<<<<

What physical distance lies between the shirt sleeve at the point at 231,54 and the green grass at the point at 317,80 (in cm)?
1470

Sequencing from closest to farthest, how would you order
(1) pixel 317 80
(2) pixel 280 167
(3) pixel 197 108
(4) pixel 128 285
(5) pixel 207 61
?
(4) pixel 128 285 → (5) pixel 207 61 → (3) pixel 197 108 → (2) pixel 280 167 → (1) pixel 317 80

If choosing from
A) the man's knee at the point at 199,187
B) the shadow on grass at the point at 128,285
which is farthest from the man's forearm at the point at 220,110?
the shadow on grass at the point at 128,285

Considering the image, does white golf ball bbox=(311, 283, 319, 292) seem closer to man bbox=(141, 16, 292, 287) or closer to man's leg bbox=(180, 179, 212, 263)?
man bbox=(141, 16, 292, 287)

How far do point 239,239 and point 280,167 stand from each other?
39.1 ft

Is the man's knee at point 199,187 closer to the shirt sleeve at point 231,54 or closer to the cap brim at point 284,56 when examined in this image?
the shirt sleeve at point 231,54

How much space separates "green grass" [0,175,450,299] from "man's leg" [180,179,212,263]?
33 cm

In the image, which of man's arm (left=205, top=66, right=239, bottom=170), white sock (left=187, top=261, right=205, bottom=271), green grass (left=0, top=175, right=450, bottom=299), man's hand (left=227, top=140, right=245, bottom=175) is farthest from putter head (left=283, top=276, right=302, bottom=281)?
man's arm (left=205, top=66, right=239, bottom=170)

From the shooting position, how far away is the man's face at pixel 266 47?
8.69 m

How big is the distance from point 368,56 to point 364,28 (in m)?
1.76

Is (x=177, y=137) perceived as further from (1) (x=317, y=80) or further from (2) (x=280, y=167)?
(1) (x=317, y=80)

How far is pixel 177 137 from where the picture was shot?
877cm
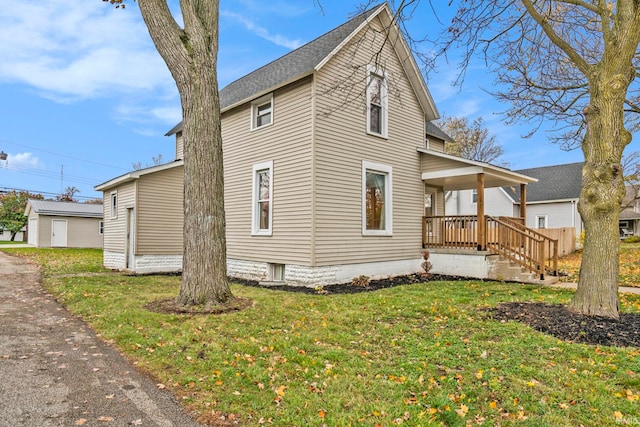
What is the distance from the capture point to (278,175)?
33.9 feet

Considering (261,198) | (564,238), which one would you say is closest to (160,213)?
(261,198)

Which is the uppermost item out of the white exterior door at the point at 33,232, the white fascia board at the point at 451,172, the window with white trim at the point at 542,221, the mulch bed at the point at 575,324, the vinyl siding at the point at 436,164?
the vinyl siding at the point at 436,164

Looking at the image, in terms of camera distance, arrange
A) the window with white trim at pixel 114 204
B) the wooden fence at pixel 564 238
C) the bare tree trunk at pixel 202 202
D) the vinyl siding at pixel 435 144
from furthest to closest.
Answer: the wooden fence at pixel 564 238 < the vinyl siding at pixel 435 144 < the window with white trim at pixel 114 204 < the bare tree trunk at pixel 202 202

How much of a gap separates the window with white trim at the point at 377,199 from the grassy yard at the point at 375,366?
4.30m

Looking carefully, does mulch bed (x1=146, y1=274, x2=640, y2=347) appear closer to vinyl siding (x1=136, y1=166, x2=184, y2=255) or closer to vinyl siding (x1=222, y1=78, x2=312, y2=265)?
vinyl siding (x1=222, y1=78, x2=312, y2=265)

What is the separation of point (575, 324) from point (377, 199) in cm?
649

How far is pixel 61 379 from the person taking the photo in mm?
3670

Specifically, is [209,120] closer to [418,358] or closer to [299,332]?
[299,332]

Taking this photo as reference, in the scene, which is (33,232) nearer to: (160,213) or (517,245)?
(160,213)

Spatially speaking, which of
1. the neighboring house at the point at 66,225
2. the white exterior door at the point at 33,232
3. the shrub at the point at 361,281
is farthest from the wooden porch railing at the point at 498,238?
the white exterior door at the point at 33,232

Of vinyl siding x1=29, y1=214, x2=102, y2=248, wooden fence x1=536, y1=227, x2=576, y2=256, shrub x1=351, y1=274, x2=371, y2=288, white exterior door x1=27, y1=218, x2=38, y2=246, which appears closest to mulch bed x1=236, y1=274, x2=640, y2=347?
shrub x1=351, y1=274, x2=371, y2=288

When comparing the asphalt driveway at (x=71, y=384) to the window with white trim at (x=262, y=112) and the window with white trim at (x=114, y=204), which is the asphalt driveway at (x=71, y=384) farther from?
the window with white trim at (x=114, y=204)

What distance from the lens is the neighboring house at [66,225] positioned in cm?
2889

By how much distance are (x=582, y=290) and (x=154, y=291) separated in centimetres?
859
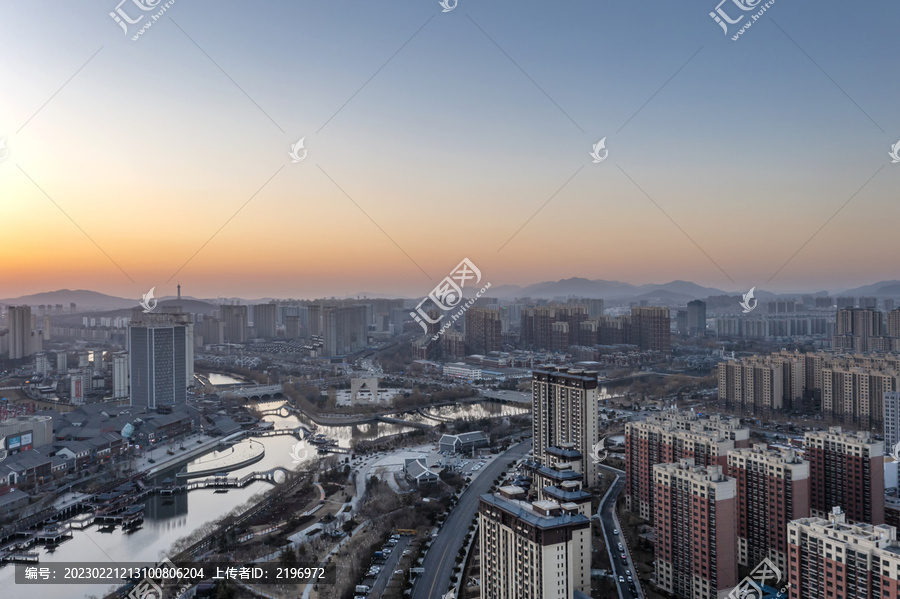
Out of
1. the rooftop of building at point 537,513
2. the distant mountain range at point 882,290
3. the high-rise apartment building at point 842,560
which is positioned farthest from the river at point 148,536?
the distant mountain range at point 882,290

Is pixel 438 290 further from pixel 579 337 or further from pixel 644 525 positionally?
pixel 579 337

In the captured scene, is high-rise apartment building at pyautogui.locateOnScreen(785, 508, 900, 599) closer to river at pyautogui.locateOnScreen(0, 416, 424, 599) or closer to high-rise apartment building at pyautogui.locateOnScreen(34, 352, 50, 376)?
river at pyautogui.locateOnScreen(0, 416, 424, 599)

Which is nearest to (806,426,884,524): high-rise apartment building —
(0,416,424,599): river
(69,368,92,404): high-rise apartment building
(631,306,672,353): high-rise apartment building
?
(0,416,424,599): river

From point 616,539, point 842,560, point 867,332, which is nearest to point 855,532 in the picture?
point 842,560

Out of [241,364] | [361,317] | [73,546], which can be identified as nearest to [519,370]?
[361,317]

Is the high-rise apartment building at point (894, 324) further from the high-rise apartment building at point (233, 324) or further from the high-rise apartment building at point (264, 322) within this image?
the high-rise apartment building at point (233, 324)
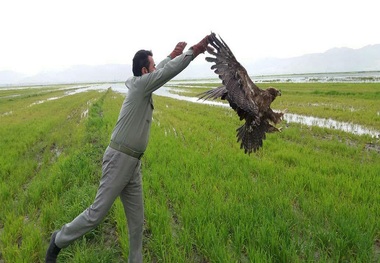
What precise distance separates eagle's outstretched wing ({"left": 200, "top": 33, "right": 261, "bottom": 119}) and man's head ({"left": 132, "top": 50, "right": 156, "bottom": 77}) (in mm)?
500

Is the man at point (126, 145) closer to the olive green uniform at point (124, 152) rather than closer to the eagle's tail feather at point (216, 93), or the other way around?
the olive green uniform at point (124, 152)

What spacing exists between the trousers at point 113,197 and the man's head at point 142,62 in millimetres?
703

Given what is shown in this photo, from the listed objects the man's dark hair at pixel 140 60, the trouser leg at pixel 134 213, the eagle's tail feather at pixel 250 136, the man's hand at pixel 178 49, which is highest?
the man's hand at pixel 178 49

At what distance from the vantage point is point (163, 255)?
2.83 meters

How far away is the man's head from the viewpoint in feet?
8.00

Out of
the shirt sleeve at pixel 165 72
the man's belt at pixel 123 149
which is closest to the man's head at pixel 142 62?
the shirt sleeve at pixel 165 72

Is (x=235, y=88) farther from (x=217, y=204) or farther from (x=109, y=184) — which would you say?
(x=217, y=204)

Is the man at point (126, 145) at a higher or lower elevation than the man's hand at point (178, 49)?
lower

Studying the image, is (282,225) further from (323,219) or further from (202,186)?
(202,186)

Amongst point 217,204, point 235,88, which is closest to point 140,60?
point 235,88

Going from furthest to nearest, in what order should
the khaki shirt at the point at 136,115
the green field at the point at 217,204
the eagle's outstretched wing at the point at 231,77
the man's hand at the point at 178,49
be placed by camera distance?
the green field at the point at 217,204 → the man's hand at the point at 178,49 → the eagle's outstretched wing at the point at 231,77 → the khaki shirt at the point at 136,115

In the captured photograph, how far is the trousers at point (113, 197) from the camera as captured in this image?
243 cm

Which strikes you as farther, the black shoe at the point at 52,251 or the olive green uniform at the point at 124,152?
the black shoe at the point at 52,251

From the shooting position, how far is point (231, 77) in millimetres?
Answer: 2533
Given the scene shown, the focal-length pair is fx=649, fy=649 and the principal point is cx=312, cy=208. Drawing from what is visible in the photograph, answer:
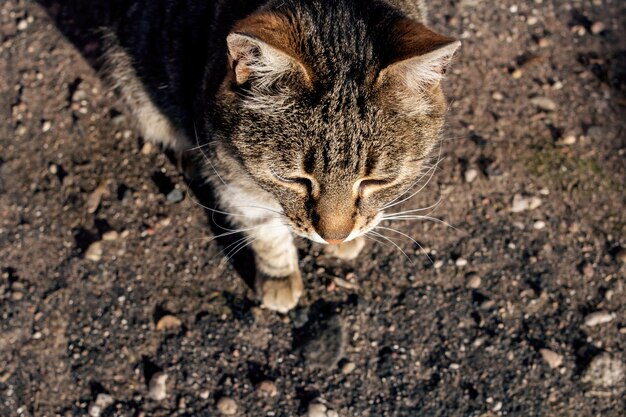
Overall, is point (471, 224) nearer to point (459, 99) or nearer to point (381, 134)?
point (459, 99)

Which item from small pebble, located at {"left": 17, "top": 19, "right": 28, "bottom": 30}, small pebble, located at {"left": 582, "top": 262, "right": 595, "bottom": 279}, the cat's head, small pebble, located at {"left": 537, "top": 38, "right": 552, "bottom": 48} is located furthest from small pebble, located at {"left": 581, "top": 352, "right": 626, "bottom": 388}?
small pebble, located at {"left": 17, "top": 19, "right": 28, "bottom": 30}

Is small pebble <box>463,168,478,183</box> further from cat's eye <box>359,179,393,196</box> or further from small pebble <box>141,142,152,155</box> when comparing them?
small pebble <box>141,142,152,155</box>

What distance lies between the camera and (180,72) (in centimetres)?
320

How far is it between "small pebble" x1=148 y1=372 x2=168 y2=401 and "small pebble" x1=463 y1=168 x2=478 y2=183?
1.96 metres

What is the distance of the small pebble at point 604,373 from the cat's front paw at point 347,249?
1.30 meters

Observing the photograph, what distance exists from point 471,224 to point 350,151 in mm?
1417

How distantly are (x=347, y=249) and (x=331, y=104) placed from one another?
1255 millimetres

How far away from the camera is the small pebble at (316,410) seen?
3229mm

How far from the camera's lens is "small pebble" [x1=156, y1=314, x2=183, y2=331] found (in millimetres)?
3402

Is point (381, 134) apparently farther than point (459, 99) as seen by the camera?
No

>>>>

Rewrite everything from the line containing "How far is it" down to the end of the data, replacing "pebble" with "stone" and leaving everything else unchanged.

How far is it between "small stone" x1=148 y1=372 x2=168 y2=401 and "small stone" x1=463 y1=168 x2=478 y2=183?
1.96 metres

What is the distance of the small stone at point 604,373 from the cat's front paw at point 347,249?
1.30 meters

Observing the photograph, what distance exists from point 471,224 to point 350,151 in mm?
1417

How distantly are (x=347, y=249) and (x=331, y=104) placed from one another?
1255 millimetres

How far away from the camera is the small stone at (316,410) seen?
3229mm

How far from the camera's lens is "small stone" [x1=156, y1=314, x2=183, y2=331] found (in millimetres)?
3402

Is point (381, 134) apparently farther than point (459, 99) as seen by the camera?
No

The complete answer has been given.